One of the most peculiar aspects of birds’ sense of scent is that it varies hugely between different species, and also does not necessarily correlate with the size of their olfactory bulb, which is the main brain structure associated with smelling (olfaction).
It’s often assumed that larger olfactory bulbs signal a heightened sense of smell, but this isn’t the case with birds. Some birds which have been directly observed to utilise their sense of smell, like the Dark-eyed junco, actually have tiny - even microscopic - olfactory bulbs.
So, whilst birds probably utilise some of the same biological machinery to smell as other animals, there are some crucial differences that remain largely mysterious to science.

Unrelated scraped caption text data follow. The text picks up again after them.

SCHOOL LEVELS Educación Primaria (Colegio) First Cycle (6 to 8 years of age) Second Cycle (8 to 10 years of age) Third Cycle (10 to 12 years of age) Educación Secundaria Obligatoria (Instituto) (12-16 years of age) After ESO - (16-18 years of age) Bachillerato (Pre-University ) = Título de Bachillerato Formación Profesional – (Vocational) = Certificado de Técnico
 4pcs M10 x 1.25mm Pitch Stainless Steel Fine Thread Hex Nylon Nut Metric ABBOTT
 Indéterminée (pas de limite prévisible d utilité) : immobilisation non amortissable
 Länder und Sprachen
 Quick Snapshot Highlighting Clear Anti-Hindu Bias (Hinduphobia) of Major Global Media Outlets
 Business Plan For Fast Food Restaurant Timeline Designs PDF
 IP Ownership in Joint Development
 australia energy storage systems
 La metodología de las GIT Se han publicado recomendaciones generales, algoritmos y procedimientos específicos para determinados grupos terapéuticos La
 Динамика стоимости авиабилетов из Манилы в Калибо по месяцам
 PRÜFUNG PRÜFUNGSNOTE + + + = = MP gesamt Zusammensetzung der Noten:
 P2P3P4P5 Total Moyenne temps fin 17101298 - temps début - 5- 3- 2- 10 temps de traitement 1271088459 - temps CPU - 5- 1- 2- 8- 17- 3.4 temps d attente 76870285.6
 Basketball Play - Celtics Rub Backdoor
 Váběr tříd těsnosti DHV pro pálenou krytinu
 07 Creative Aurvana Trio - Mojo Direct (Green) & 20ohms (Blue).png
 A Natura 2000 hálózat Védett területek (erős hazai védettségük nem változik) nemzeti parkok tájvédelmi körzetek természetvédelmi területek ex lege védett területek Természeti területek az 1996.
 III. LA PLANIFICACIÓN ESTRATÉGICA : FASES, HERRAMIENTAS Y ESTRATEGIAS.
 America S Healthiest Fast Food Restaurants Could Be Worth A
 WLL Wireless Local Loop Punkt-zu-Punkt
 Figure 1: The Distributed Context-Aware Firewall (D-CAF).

A Dark-eyed Junco perched on a stump
The eminent naturalist and ornithologist James Audubon devised an experiment in the 1820s to test whether birds had a sense of smell. By dragging a rotten hog carcass into a field, he observed that wild Turkey vultures failed to be lured in by the smelly bait.
In actual fact, Turkey vultures are only lured to recently deceased carrion, usually animals that died in the last 24 hours or so. The corpse Audubon offered them was far too putrid - the vultures were likely (and ironically) put off by the scent.
The scientific rigour employed in the 1820s was certainly not as robust as it is today and the conclusion “birds can’t smell'' was subsequently written into the ornithology curriculum.
Today, numerous experiments have confirmed that birds do smell and that some employ their sense of smell regularly, not just for survival but for courtship, mating and other purposes.
It’s still commonplace to find these explanations in textbooks; ‘birds can’t smell’ or ‘birds don’t need to smell’ or ‘don’t rely on their smell’, but the evidence is clear.
A group of foraging Turkey Vultures
Seeds do not emit a strong smell and thus, most birds probably do not smell wild bird seeds. Instead, they’ve likely associated the bird feeder or table with food and are alert to any motion there which might signal food.
There is a longstanding belief that birds will abandon their nests, eggs or young if disturbed by humans because they either see them or smell their presence. Whilst disturbing nesting birds is rarely encouraged except under extraneous circumstances, most birds will take little notice of harmless or accidental interference.
It’s probably not that birds aren’t able to smell or sense something, but more that they don’t associate that smell with danger. If, however, it was a weasel that was rummaging around in a bird’s nest and it left its telling scent behind, then some species of birds would abandon their nest to construct a new one in a safer location.
This shows that birds are informed by scents, but that there are still only specific associations between scents and danger.
Whilst most birds hunt and source food primarily by sight, their sense of smell does also play a part in some species at least.
Several species of birds have been observed to smell food including many parrots, kiwis, albatrosses and vultures. Albatrosses have been observed to smell floating carrion from distances of 12 miles, whereas parrots smell out different forms of fruits and berries when foraging. Vultures use smell to identify how rotten a corpse is and kiwis use smell to locate food as their eyesight is amongst the poorest of all birds.
Many birds can smell food, but it might not be the main way they detect and search for food.
Albatrosses have been observed to smell floating carrion from distances of 12 miles
Birds are quite hygienic and clean themselves regularly. However, some do secrete oils and other compounds which keep their feathers healthy and these can have a strong odour.
Some bird nests have a very strong smell. Generally speaking, though, birds are relatively odourless animals - even the droppings of a healthy bird generally have a weak smell.